_EXERCICES:_
1. Dans le passage sur le boycott, quelles sont les formes de pression qu'un mouvement de boycott populaire permet d'exercer sur Israël ?
2. Recopiez le passage sur le boycott en commençant à « En effet, il » et en terminant à « et économiquement significative. ».

_PASSAGE CITÉ:_
____________
En effet, il ne serait pas logique que les Palestiniens ne fassent pas pression contre la collaboration avec la partie principalement responsable de leur oppression, à savoir les agences répressives de l’occupation. Cela devrait être la première mission pour le mouvement palestinien de boycott dans les territoires palestiniens, suivie par le boycott des produits israéliens – tout en gardant à l’esprit que de nombreux produits palestiniens contiennent des ingrédients de fabrication israélienne. Cependant, la question reste culturellement et économiquement significative.

Un mouvement de boycott populaire reste un élément crucial pour exercer une pression politique, économique et morale sur Israël. Israël non seulement refuse d’être comparé à l’apartheid sud-africain, mais bénéficie aussi d’un statut spécial qui lui attribue des privilèges internationaux spéciaux, et toute comparaison ou réplique du boycott sud-africain est une perspective très inquiétante pour Israël.
____________
_EXTRAITS DU LISTING:_
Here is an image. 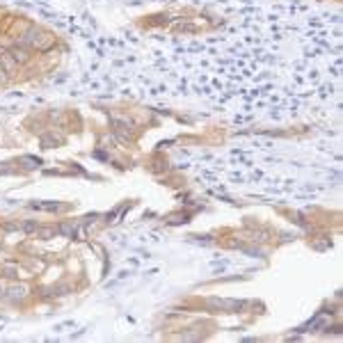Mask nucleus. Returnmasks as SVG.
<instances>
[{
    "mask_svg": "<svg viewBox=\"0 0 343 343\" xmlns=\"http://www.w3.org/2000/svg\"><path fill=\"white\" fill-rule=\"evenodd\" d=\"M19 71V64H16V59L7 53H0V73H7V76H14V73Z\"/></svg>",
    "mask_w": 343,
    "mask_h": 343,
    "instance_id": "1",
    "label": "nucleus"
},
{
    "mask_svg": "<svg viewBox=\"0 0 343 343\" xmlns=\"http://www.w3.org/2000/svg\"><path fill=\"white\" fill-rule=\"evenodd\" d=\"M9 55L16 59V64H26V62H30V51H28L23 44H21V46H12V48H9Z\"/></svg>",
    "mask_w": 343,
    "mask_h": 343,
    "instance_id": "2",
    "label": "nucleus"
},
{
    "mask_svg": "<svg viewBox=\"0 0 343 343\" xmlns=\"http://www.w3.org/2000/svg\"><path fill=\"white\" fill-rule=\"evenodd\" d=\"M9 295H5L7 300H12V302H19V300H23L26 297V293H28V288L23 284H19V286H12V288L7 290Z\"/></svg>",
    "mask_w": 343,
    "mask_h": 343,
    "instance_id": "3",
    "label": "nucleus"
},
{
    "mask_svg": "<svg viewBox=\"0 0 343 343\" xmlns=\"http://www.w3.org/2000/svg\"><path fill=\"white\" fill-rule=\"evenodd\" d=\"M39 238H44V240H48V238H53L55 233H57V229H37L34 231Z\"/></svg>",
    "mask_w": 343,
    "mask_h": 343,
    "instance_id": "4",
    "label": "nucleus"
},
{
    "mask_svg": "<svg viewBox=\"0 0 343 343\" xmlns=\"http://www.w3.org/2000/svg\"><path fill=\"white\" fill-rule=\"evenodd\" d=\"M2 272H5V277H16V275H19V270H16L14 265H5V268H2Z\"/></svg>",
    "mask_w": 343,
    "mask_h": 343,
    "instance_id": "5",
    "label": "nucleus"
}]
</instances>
____________
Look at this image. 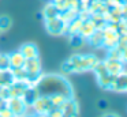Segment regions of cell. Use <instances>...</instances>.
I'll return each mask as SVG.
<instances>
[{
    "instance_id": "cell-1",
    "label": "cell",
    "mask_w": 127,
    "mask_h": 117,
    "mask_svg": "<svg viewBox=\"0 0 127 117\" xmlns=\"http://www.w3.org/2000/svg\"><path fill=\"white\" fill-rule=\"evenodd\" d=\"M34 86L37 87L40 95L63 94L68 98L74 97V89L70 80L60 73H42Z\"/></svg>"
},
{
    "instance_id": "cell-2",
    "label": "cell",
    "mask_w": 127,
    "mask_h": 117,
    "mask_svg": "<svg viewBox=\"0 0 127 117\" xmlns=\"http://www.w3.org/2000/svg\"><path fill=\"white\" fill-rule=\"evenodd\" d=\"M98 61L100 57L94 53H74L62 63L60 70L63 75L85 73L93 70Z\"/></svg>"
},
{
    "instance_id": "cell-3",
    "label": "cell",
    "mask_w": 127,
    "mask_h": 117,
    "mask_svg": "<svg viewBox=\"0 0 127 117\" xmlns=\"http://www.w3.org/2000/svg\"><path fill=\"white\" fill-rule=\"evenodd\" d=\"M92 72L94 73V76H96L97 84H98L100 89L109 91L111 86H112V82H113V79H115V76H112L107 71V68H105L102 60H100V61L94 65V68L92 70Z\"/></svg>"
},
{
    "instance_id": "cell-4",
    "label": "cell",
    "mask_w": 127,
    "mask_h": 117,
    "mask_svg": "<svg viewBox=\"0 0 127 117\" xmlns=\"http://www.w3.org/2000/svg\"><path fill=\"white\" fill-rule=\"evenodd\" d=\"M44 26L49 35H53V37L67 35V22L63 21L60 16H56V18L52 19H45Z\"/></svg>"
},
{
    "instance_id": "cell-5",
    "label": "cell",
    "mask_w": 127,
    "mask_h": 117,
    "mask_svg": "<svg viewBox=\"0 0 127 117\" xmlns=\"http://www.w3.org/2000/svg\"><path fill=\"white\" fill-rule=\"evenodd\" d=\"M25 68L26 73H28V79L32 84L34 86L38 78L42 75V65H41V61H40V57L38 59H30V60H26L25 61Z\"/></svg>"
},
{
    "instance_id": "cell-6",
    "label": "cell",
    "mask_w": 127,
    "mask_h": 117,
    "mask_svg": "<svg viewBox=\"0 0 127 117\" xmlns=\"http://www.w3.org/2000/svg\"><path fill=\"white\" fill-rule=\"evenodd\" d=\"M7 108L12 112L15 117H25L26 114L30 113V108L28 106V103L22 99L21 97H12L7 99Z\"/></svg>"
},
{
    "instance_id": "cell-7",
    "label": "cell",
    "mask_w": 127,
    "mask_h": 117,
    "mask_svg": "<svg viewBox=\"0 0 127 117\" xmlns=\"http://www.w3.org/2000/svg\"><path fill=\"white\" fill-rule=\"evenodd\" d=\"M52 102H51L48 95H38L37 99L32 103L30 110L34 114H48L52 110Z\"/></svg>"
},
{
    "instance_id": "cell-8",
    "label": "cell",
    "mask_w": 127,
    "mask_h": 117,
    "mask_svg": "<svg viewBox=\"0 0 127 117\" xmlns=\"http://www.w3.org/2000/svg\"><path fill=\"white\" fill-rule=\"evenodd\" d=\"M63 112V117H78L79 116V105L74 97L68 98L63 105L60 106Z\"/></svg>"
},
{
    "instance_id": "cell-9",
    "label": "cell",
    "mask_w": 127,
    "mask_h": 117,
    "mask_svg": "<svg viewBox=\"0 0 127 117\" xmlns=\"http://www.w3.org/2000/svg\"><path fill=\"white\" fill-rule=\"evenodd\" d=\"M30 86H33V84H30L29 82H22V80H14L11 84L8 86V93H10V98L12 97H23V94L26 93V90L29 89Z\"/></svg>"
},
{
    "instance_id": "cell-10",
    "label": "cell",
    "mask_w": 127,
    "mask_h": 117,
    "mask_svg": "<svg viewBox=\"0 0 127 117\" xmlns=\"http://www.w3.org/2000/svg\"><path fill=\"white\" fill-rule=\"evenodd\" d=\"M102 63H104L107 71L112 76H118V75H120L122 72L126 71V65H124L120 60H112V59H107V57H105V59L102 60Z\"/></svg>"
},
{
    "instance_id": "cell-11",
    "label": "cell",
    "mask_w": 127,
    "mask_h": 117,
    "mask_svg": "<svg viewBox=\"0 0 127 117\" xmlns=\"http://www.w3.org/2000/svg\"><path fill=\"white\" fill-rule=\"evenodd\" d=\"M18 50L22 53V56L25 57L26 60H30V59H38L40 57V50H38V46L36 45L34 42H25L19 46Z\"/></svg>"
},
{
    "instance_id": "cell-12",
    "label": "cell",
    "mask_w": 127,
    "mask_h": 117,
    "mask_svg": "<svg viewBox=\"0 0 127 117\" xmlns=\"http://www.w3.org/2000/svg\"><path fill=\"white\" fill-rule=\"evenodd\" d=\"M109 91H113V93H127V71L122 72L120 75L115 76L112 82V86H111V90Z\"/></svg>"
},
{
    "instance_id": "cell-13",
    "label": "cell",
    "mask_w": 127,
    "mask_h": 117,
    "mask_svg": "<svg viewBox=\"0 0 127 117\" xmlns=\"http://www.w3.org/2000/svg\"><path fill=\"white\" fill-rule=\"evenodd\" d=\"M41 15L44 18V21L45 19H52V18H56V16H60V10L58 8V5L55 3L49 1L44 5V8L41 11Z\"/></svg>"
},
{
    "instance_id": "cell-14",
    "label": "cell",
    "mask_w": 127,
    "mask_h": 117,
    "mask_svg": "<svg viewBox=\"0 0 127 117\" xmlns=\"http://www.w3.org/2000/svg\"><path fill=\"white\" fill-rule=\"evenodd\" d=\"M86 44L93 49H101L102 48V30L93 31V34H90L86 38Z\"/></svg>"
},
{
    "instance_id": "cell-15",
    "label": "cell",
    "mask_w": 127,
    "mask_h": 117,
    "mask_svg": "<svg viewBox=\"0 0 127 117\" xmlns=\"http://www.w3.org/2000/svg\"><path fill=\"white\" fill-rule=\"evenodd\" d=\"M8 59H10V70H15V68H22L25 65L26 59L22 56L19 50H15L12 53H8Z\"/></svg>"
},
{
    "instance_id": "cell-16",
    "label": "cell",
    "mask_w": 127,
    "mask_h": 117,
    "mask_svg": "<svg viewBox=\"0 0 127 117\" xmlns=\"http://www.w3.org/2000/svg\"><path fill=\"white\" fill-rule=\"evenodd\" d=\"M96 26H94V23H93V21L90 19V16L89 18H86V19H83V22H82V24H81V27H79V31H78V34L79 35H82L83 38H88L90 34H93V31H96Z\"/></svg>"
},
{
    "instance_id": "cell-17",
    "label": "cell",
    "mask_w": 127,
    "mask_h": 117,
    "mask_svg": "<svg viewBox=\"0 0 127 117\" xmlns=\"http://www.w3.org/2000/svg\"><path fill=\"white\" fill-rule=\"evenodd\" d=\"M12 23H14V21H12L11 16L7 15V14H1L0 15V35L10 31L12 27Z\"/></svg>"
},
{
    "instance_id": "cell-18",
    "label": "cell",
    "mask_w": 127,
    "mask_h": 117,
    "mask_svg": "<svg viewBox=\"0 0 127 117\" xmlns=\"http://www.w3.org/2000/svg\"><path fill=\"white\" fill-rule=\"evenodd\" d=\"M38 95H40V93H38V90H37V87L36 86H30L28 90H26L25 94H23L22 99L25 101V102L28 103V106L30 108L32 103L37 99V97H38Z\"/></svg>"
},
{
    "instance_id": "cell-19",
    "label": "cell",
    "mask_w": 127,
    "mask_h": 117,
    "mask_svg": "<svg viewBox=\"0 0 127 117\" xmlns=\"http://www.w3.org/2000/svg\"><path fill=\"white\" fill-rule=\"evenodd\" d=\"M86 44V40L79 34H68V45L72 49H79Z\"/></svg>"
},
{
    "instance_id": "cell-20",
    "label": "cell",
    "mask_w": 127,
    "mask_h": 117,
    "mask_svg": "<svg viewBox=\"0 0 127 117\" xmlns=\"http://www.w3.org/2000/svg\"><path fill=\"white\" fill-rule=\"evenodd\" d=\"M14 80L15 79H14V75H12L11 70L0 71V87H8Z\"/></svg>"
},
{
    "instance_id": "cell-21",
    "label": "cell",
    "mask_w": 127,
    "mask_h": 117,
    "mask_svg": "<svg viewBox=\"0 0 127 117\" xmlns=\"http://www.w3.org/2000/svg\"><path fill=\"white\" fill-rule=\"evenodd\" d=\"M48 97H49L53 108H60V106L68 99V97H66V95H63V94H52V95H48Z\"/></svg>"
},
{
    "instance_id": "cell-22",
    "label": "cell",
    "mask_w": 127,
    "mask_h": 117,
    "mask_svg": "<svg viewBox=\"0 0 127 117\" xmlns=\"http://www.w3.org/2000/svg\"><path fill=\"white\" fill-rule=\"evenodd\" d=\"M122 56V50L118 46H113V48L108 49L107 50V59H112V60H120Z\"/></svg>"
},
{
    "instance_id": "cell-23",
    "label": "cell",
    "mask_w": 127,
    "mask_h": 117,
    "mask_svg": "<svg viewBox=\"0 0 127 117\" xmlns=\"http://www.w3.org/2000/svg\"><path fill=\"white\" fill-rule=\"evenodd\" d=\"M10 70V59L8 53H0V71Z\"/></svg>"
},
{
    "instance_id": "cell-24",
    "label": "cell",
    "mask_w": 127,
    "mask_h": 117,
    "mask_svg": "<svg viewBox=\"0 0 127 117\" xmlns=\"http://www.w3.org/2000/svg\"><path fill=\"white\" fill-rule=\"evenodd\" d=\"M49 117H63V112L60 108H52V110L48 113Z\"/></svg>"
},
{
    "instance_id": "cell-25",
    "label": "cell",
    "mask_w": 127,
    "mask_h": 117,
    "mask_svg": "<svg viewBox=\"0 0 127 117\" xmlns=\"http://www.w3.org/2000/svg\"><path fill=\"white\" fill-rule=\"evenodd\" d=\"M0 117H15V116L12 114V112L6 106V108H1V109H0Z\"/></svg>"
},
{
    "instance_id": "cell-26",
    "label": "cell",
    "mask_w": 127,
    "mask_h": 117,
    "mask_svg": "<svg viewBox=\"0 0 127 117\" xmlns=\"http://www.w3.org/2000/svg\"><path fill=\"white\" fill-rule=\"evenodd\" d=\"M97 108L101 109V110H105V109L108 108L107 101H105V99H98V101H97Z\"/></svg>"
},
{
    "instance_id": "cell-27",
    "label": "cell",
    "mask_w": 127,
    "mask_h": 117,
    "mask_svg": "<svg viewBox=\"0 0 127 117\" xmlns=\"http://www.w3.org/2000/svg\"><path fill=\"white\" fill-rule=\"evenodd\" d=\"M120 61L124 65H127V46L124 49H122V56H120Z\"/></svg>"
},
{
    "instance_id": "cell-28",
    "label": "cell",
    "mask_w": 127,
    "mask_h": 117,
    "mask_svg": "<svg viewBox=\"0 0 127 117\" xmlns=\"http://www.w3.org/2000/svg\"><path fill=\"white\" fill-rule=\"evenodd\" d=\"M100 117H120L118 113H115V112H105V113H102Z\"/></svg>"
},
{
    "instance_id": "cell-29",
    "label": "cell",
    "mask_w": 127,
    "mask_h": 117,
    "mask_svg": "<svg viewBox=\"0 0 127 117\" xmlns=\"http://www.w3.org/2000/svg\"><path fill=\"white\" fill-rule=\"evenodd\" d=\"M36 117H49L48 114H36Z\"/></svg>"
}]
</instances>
____________
_CORRIGÉS:_
1. Politique, économique et morale.

2.
En effet, il ne serait pas logique que les Palestiniens ne fassent pas pression contre la collaboration avec la partie principalement responsable de leur oppression, à savoir les agences répressives de l’occupation. Cela devrait être la première mission pour le mouvement palestinien de boycott dans les territoires palestiniens, suivie par le boycott des produits israéliens – tout en gardant à l’esprit que de nombreux produits palestiniens contiennent des ingrédients de fabrication israélienne. Cependant, la question reste culturellement et économiquement significative.